Resource Management, Scheduling, and Fault-Tolerance for HPC Workflows

Research topic and goals

This project focuses on challenges posed by the increasing complexity of HPC workflows. To cope with the ever increasing size of data and the resulting increase in the number and complexity of workflows running on Extreme-scale HPC systems, it becomes necessary to share the HPC resources across multiple scientific workflows, as is already the case on cloud infrastructures. The first goal of this research project is to investigate approaches for resource sharing and scheduling that can preserve QoS requirements of scientific workflows running concurrently on a shared HPC system, while ensuring a high resource utilization of the infrastructure. We plan to investigate the possible trade-offs including Isolation vs. performance guarantee, consolidation vs. resource utilization, and dynamicity vs. resource provisioning. Additionally, it becomes necessary to make HPC workflows fault-tolerant at the relevant granularity level. The typical behavior of an HPC workflow when one of its tasks fails it to fail entirely, requiring user intervention to restart it.
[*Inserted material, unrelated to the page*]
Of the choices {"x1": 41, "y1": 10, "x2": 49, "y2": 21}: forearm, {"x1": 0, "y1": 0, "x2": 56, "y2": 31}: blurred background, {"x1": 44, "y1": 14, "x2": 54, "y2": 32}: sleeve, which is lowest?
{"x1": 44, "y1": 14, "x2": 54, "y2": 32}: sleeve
Yet depending on task dependencies and/or communications, the workflow management system should be able to reschedule a failed task without affecting other independent tasks, as done in the cloud for frameworks such as Hadoop. This project will focus on the Swift/T workflow management system. First we will find a way to provide task-level fault tolerance for independent tasks with no dependencies. The immediate application of this will be in managing ensemble simulations. As a second step we will explore ways to maintain fault tolerance for interdependent tasks, and in particular for tasks linked together with dataflows.

Results for 2015/2016

Our first sub-goal consisted of investigating the potential gain of sharing resources in a “cloud way” for HPC workflows. This initial study would provide an upper bound of the gain in resource usage when independent workflow share common resources in an HPC platform. This study was mainly conducted by Nathanael Cheriere at Argonne from January to June 2016.

Results obtained using simulations with traces of real workflows showed no clear potential for resource sharing in the context of HPC workflows. Contrary to cloud workflows that can scale up and down depending on usage patterns, most HPC workflows already make the best use they can of the provided parallelism. Sharing resources presents more drawbacks than advantages and, in most cases, degrades resource utilization rather than improving it.

Results for 2016/2017

The second goal of the project will investigate mechanisms by which an HPC workflow can become fault-tolerant at task-level, so that failure of a single task has the smallest impact possible on the overall workflow. We plan to implement and demonstrate these mechanisms on real HPC workflows. This study was mainly conducted by Matthieu Dorier and Justin Wozniak from November 2016 to March 2017.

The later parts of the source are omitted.